1/2 cup of ground hazelnuts (about 1 cup whole)
1 cup of ground almonds (about 2 cups whole)
2/3 cup of honey
2 tablespoons of lemon zest
1 egg white
1/2 cut of all-purpose flour for rolling out cookies (*almost flourless)

Preheat oven to 350 degrees F. In batches, grind hazelnuts and almonds in a blender or food processor until you have the correct amount of ground nuts. In a medium bowl combine nuts, honey and lemon zest. Add slightly beaten egg white and mix well. If the mixture seems too wet, grind and add more nuts until you have a thick paste.


Generously sprinkle a work surface with the flour and roll the dough into two long thin logs (about 8-10 inches long and about an inch in diameter). Use just as much flour as you need to stop the dough from sticking. Press each log to about 1/2 inch flat. Cut cookies about 1 1/2 inch wide on the diagonal. (Your cookies will be roughly diamond shaped.)

Line a cookie sheet with parchment paper and lightly dust the cookies with flour.


Bake at 350 degrees F until just browned, about 15 minutes. Cool on a wire rack. Your finished cookie will be chewy and can keep in an airtight container for up to one week.


 

Tuesday, June 5, 2012

Polenta with Rapini

So easy and yet so good. If you can handle stirring for 10 minutes straight, you can make this. That's really all there is to it. It's one of my favourite make ahead dishes. You can add any vegetable you like, but I love it with rapini (aka broccoli rabe) because rapini is just so mean and cranky. Just kidding...I mean bitter.

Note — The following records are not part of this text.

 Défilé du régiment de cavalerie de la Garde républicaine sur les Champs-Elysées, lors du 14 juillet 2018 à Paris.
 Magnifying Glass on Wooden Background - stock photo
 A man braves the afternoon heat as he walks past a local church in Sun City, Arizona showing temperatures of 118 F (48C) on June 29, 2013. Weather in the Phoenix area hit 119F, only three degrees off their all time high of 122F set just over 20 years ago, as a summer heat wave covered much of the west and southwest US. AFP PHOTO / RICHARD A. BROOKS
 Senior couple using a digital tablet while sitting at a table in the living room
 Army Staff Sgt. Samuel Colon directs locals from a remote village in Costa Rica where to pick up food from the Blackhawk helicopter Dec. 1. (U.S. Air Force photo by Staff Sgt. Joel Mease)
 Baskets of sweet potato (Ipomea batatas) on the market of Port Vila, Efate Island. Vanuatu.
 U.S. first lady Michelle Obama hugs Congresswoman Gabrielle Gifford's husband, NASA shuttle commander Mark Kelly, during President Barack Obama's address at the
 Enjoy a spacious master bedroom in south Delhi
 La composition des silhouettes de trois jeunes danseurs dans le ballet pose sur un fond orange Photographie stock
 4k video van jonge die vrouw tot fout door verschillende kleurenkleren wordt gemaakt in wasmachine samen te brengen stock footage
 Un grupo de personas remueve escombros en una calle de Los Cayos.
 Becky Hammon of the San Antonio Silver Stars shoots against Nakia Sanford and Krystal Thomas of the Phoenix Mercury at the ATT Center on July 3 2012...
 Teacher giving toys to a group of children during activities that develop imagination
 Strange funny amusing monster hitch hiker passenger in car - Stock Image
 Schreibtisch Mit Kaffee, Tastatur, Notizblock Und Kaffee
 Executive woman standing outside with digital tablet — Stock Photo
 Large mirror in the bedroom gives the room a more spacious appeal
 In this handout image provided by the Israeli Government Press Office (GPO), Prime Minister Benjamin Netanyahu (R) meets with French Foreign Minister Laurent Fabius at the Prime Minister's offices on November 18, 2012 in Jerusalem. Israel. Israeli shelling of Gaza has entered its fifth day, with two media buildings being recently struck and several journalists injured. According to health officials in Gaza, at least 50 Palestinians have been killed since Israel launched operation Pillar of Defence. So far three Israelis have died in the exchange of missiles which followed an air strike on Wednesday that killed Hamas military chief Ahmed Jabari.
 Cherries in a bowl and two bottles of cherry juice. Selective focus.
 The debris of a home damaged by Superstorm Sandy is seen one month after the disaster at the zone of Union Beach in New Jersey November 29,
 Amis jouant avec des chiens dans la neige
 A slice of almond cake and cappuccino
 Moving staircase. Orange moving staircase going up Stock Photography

It's really tasty warmed up with some spicy tomato sauce on top, but a cold wedge straight out of the fridge is good, too.

Polenta with Rapini

1 cup of organic cornmeal (I like organic 'cause it is untreated with pesticides and non-GMO)
1 head of rapini
1/2 teaspoon of salt
2 tablespoons of olive oil
1 cup of cold water

Preheat oven to 350 degrees F.

Wash and chop rapini, removing the woody ends of the stalks. In a large frying pan, sautee the rapini in 1 tablespoon of olive oil, just until wilted, but not crisp. Sprinkle with a bit of salt to taste. Set aside.

Grease a pie plate with 1 tablespoon of olive oil and set aside. Bring 2 3/4 cups of water to boil in a medium sized pot. Meanwhile, in a mixing bowl, combine cornmeal and 1 cup of water and 1/2 teaspoon of salt. Slowly add cornmeal to the boiling water, stirring constantly. Reduce heat to low and continue to stir, until mixture is very thick...at least 10 minutes. Add rapini to the cornmeal mixture and immediately pour into the pie plate, spreading as evenly as you can. (The mixture will start to get thicker and harder to work with as it cools.) If you like, brush a bit more oil on the top and bake for about 20 minutes, until the polenta is hot and set. If you add the oil to the top, it will start to get just a bit crispy, too. Remove from oven and cool to room temperature, then refrigerate. Serve hot or cold.